If a food manufacturer like Kraft, which has 56.8% of the nation's cheese market and 62.2% of the “American” cheese market, and Land O’Lakes completes a self-GRAS determination then use of MPC in a non-standard food would be legal. FDA’s GRAS self-determination rules require each food manufacturer using an unapproved food additive to conduct its own self-determination.

“As of late January, 2001,” Bunting notes, “no food manufacturer has voluntarily submitted any GRAS self-determination to the FDA. Nor has FDA reviewed any GRAS self-determinations by firms listing MPC in human foods. Don’t ask! Don’t tell!”

As Peter Hardin, editor and publisher of the authoritative monthly The Milkweed, who along with Bunting has done much of the investigation of MPC use in the U.S., shows “virtually EVERY Kraft processed `cheese’ product in the supermarket contains MPCs.
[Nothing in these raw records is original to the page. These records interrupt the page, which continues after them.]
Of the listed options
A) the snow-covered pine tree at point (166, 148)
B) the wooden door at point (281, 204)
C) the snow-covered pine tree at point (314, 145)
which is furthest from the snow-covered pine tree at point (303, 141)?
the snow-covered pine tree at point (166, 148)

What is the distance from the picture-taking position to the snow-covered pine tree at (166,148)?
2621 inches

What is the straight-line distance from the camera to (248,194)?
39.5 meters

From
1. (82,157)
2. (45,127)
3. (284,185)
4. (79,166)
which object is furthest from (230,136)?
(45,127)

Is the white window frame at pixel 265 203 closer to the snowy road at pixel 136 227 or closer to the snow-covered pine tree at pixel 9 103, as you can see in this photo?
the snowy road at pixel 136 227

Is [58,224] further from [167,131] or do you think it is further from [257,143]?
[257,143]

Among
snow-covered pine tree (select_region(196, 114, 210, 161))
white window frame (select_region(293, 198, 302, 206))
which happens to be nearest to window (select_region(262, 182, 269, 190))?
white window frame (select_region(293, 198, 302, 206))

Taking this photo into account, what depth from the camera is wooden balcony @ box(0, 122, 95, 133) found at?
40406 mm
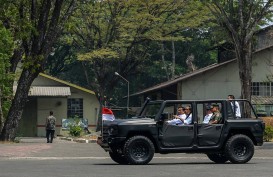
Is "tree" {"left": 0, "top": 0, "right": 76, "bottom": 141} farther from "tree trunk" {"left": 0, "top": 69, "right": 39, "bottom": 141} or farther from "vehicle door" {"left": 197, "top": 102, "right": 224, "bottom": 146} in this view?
"vehicle door" {"left": 197, "top": 102, "right": 224, "bottom": 146}

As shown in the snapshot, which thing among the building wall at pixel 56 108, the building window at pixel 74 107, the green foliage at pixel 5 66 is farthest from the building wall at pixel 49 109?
the green foliage at pixel 5 66

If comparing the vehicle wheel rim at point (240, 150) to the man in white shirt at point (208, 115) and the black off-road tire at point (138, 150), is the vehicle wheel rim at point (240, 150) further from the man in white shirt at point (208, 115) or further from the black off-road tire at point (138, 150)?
the black off-road tire at point (138, 150)

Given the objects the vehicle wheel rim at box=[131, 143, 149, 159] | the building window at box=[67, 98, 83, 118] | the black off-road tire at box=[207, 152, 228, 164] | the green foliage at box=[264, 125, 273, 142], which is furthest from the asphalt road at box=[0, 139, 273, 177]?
the building window at box=[67, 98, 83, 118]

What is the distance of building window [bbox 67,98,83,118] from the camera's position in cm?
6222

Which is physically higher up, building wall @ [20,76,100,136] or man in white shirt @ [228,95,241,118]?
building wall @ [20,76,100,136]

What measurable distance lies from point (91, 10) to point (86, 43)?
2.78 metres

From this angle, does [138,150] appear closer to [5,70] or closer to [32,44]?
[32,44]

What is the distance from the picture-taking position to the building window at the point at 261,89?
5056 cm

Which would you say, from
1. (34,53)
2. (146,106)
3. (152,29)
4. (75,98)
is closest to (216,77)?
(152,29)

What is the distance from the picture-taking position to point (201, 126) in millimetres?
19812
Add up the Kraft products listing MPC as an ingredient: Cheez Whiz, Velveeta, the array of processed Singles products, Kraft emerges as a huge user of the 100-120 million pounds of MPCs that entered the U.S. in 1999. Kraft now spells processed cheese products `M-P-C’.”

Hardin also has demonstrated that certain claims about Kraft’s processed “cheese” products “appear to be less than truthful.” For example, Kraft uses the word “Cheez,” not cheese in Cheez Whiz, but still claims that Cheez Whiz is a “cheese dip.” And, he adds, “good luck finding cheese in Velveeta, a Pasteurized, Prepared Cheese Product.’

“Kraft has intentionally `dumbed down’ the quality and integrity of the “processed `cheese’ products by using MPC,” he adds. “But Kraft (and others) want more. The National Cheese Institute (NCI) has petitioned the FDA to allow ANY dairy ingredient (foreign or domestic) to be used in cheese manufacture. Kraft --- NCI’s largest member --- wants to make it legal for all cheese manufacturers to `dumb down’ all cheeses, processed, natural . . whatever. Why? Cheaper ingredients boost corporate profits.”